> **Exercise goal**: For every line in the material, output its text exactly and exclude any image it holds.

> **The data**:
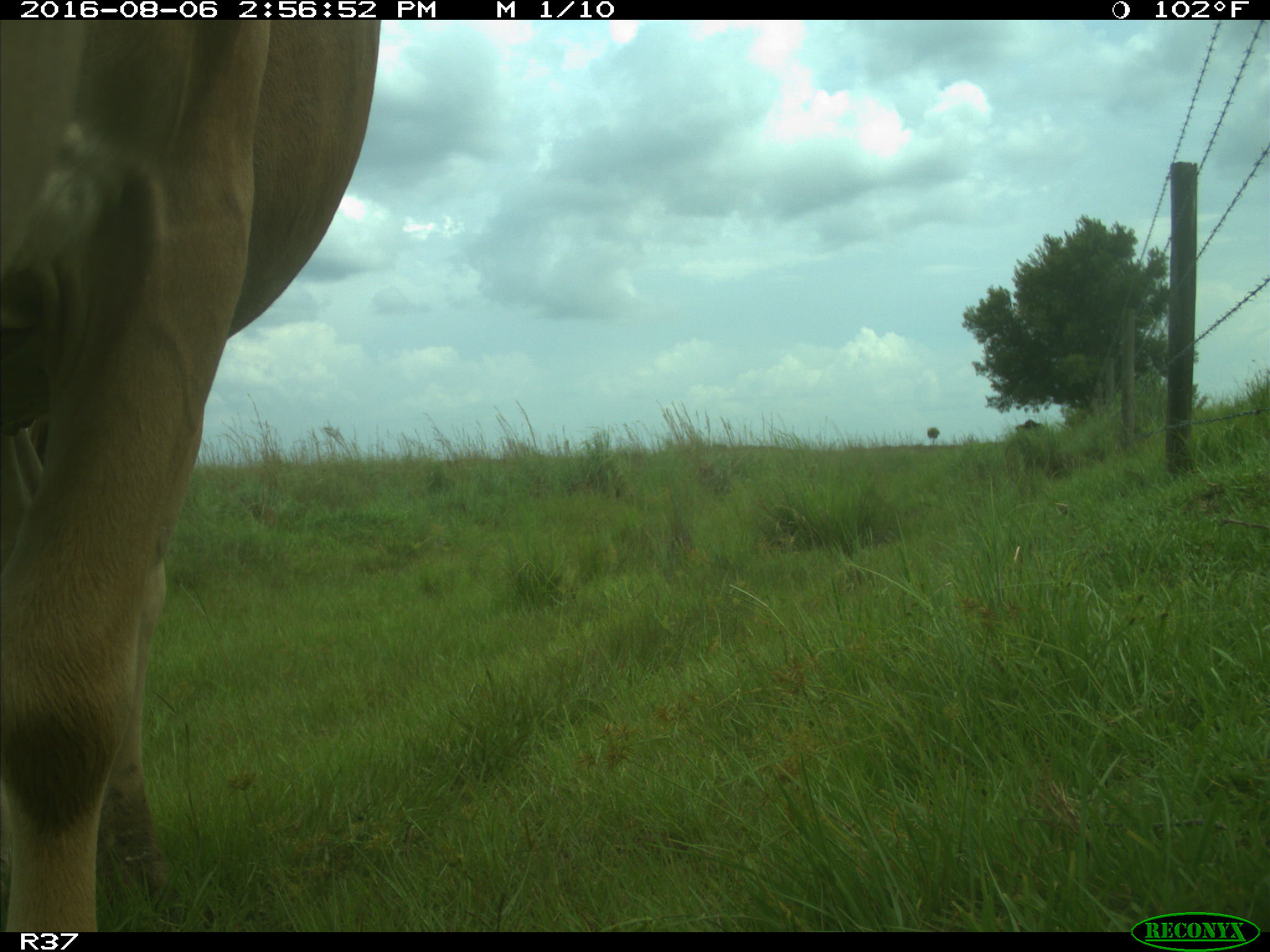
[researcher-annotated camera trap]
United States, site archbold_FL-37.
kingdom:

> **Written solution**:
[researcher-annotated camera trap]
United States, site archbold_FL-37.
kingdom:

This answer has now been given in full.